Calico Jack adopts every stray kitten he sees. It started with just a calico kitten in Harbor Island because haha it’s funny, it’s a calico kitten and he’s Calico Jack.

But then he started feeding strays and now he just has this small army of cats at each port he docks in who hang out in one particular alley that he goes and feeds every day every time he’s in that port.

lesbianwaves:

silver being set on being made of moments, of being moments, on transcending what is past and an eventual nameless trauma: all of it is narratively meaningful, it is a piece of a larger thing that is beautiful by it, but it is, emotionally, part of what made it so incredibly easy for me to run completely out of sympathy for him when i also realized, rationally, that he didn’t deserve it

silver is the one transgression to a show full of people whose pasts direct them, and because of his singularity and because of the way he uses it, his detachment from his past can be misconstrued as power or emotional mastery, or even just as special, but in truth it’s just that, detachment, apathy, it’s someone being small either because of a self-imposed lack of a past tense itself or because of a past tense he denies (himself and us), a past we know isn’t larger than himself because he clearly cannot understand (or care for) the difference between wanting to change an unfair system and meaninglessly raging at a meaningless wound, a past i do not think we are meant to be burdened with inventing or even inventing the weight of, and that i certainly struggle to care to make up for him when i watched so many viscerally inspiring marginalized characters undergo a detailed hell on my very screen and crawl out of it a force and an hymn 

asexualizing:

god it didn’t even hit me last night how long silver had known where thomas was, that he brought the possibility up before flint to gauge his reaction and saw his face at that moment and his desperation in insisting that it is impossible that thomas is alive, that he heard flint say how thomas would not let him give up the war for his sake and saw how badly flint needed to hold on to that, then resumed to do what he had done, thinking it benevolent.

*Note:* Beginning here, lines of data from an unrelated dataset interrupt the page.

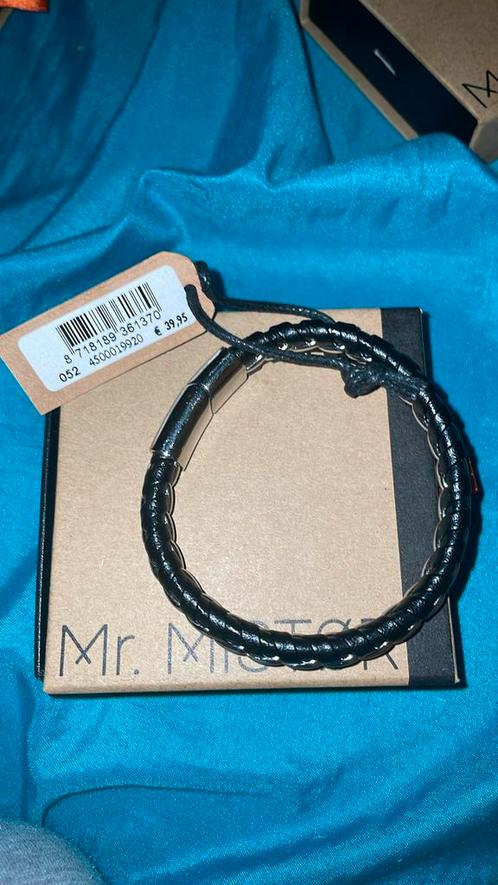 Heren leren armband magneet sluiting, Sieraden, Tassen en Uiterlijk, Armbanden, Nieuw, Leer, Zwart, Ophalen of Verzenden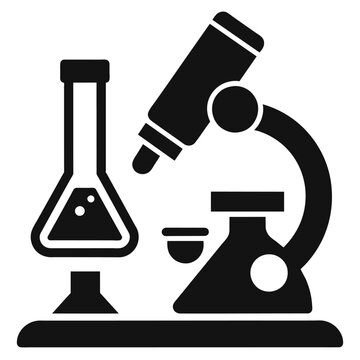 black microscope and flask science equipment clip art preview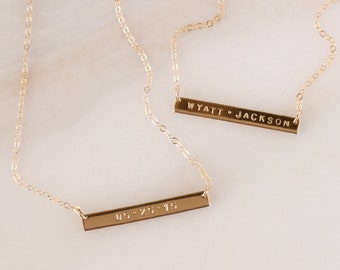 Slim Personalized Bar Necklace • Dates, Names, Birth Flowers - Personalized Gift for Mom, Grandma, Sister, Aunt, Friend - Birthday Gift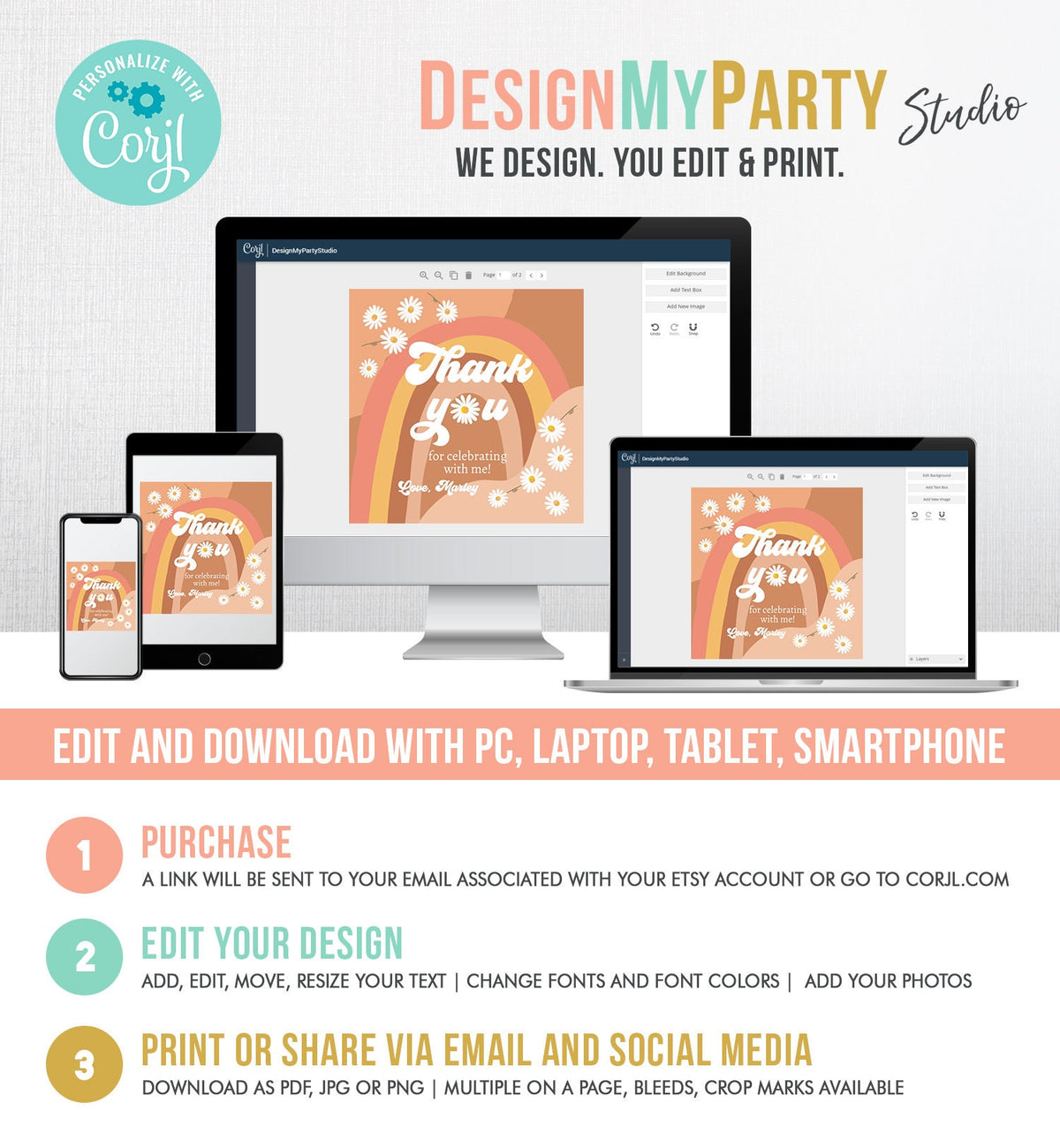 Editable Retro Daisy Favor Tag Groovy Birthday Thank You Gift Sticker Festival Gift 70s Hippie Digital Download Template Printable 0428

thinking it a solution, thinking it the thing to end flint’s pursuit of righting the wrongs of the british empire, instead of seeing it as it is: flint’s anger is not specifically about losing thomas, it is about the system that made it impossible for him to have thomas.

silver broke the trust of the person who, despite knowing better because life taught him better, trusted him wholly. and he knew that that’s what he was doing, he talked about exactly this to madi. and he believed he was different from all the other people because he did it out of a sense of rectitude, he gave flint his thomas back, and he kept the world calm. 

but he still held that same system against flint, sustained it. he found a loophole and thought it enough. he always thought about “being enough” and couldn’t see that in this world, enough is not enough. he still took away from flint the possibility of reclaiming the history, truth, self that the system took from him and from thomas and from miranda and from countless people.

he gave flint an ending to his stolen story. he did not give him his story back.